En una entrevista concedida a The Guardian, en 2011, Hawking comentó lo siguiente: “En los últimos 49 años he vivido con el anuncio de una muerte a temprana edad. No le tengo miedo a la muerte, pero yo no tengo prisa en morir. Tengo tantas cosas que quiero hacer antes”. En efecto, en 2013 publicó el último de sus libros, titulado ‘Breve historia de mi vida’, en el cual, no solo nos contó acerca de su fascinante itinerario intelectual, sino también compartió recuerdos de su familia y su educación, de los lugares que habían determinado su andar por el mundo, el primero de ellos, Oxford, donde nació en 1942. La narración termina con las siguientes líneas: “Me lo he pasado en grande estando vivo y dedicándome a la investigación en la física teórica. Soy feliz y he aportado algo a nuestra comprensión del universo”. Así fue Hawking, un hombre guiado por la curiosidad, que no se detuvo ante las dificultades y continuó su singular búsqueda hasta el final de sus días.

La vida de este célebre profesor de Cambridge, que gozó de buen humor, ha sido fuente de inspiración para muchas personas, en especial para aquellos que se dedican a la investigación científica y a la enseñanza en las instituciones universitarias. Más allá de su contribución a la ciencia y a la reflexión sobre los grandes interrogantes que llamaban su atención desde muy joven, “de dónde venimos y por qué estamos aquí”, Hawking constituye un gran ejemplo de
superación frente a graves limitaciones físicas. En su autobiografía anota que “cuando uno se enfrenta a la posibilidad de una muerte temprana, -apenas tenía 21 años al confirmarse su enfermedad-, se da cuenta de que la vida vale la pena y de que quieres hacer muchas cosas”. Cincuenta años después, su balance no pudo ser mejor: “He tenido una vida completa y satisfactoria. Creo que los discapacitados deberían concentrarse en las cosas que su discapacidad no les impida hacer y no lamentarse por las que no pueden hacer. En mi caso, he conseguido hacer la mayoría de las cosas que quería”. Se podría decir que, en cierta forma, esto explica el motto escogido por él: “no hay límites”. Una faceta importante de Hawking que también vale la pena destacar, se refiere a su relación con la fe y la Iglesia Católica. Sus planteamientos acerca de la existencia de Dios y la confesión de su ateísmo, no fueron impedimento para que ocupara una silla en la Academia Pontificia de Ciencias. El Papa Pablo VI, el primero de cuatro pontífices que se relacionaron personalmente con él, en 1968 lo nombró miembro de esta corporación; y en 1975 le concedió, al entonces científico de 33 años de edad, la reconocida Medalla de Oro Pío XI.

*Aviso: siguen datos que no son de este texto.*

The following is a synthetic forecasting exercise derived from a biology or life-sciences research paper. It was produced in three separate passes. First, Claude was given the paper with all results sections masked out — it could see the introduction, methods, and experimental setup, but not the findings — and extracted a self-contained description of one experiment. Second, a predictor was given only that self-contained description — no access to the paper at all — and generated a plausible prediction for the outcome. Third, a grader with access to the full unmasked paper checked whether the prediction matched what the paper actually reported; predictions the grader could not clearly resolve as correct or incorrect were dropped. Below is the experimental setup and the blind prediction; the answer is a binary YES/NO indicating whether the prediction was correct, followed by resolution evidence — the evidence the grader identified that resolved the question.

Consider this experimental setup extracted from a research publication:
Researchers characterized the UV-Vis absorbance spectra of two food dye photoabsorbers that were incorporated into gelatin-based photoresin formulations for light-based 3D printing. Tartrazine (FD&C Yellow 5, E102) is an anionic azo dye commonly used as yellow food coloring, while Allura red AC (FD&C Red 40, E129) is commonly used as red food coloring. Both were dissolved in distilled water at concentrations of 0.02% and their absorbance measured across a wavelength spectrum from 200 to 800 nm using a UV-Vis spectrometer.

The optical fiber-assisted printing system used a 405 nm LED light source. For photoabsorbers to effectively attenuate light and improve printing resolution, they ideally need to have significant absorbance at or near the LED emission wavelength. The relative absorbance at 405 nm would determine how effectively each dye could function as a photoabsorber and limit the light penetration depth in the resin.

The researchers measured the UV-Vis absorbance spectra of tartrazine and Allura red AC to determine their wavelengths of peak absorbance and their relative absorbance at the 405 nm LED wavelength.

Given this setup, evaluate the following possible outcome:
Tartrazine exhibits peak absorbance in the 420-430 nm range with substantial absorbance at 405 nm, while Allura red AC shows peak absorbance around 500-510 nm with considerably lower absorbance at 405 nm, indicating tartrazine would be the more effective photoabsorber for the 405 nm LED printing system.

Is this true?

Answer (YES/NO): NO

Al celebrar la vida de Stephen Hawking, los hombres y mujeres de ciencia, los universitarios, debemos recordar una vez más que tenemos una maravillosa oportunidad para hacer nuestros aportes al conocimiento y a la formación de las nuevas generaciones. Las huellas de este hombre, que no se dejó atrapar en una silla de ruedas, nos hablan de amor a la vida y pasión por lo que se hace. Sin duda alguna, él fue un comunicador fenomenal, amigo del diálogo y el debate, sin fundamentalismos. Su grandeza de espíritu ha quedado recogida especialmente en una magistral frase suya, repetida una y otra vez en los últimos días, en esa inconfundible voz que, gracias a la ciencia y la tecnología, le permitió seguir hablando cuando la parálisis selló sus labios: “Recuerda mirar arriba, a las estrellas, y no abajo, a tus pies. Intenta encontrar el sentido a lo que ves, y pregúntate qué es lo que hace que el universo exista. Sé curioso. Y por muy difícil que te parezca la vida, siempre hay algo que puedes hacer y en lo que puedes tener éxito. Lo único que cuenta es no rendirse”

Su vida ha sido fuente de inspiración para muchas personas, en especial para aquellos que se dedican a la investigación científica y a la enseñanza en las instituciones universitarias.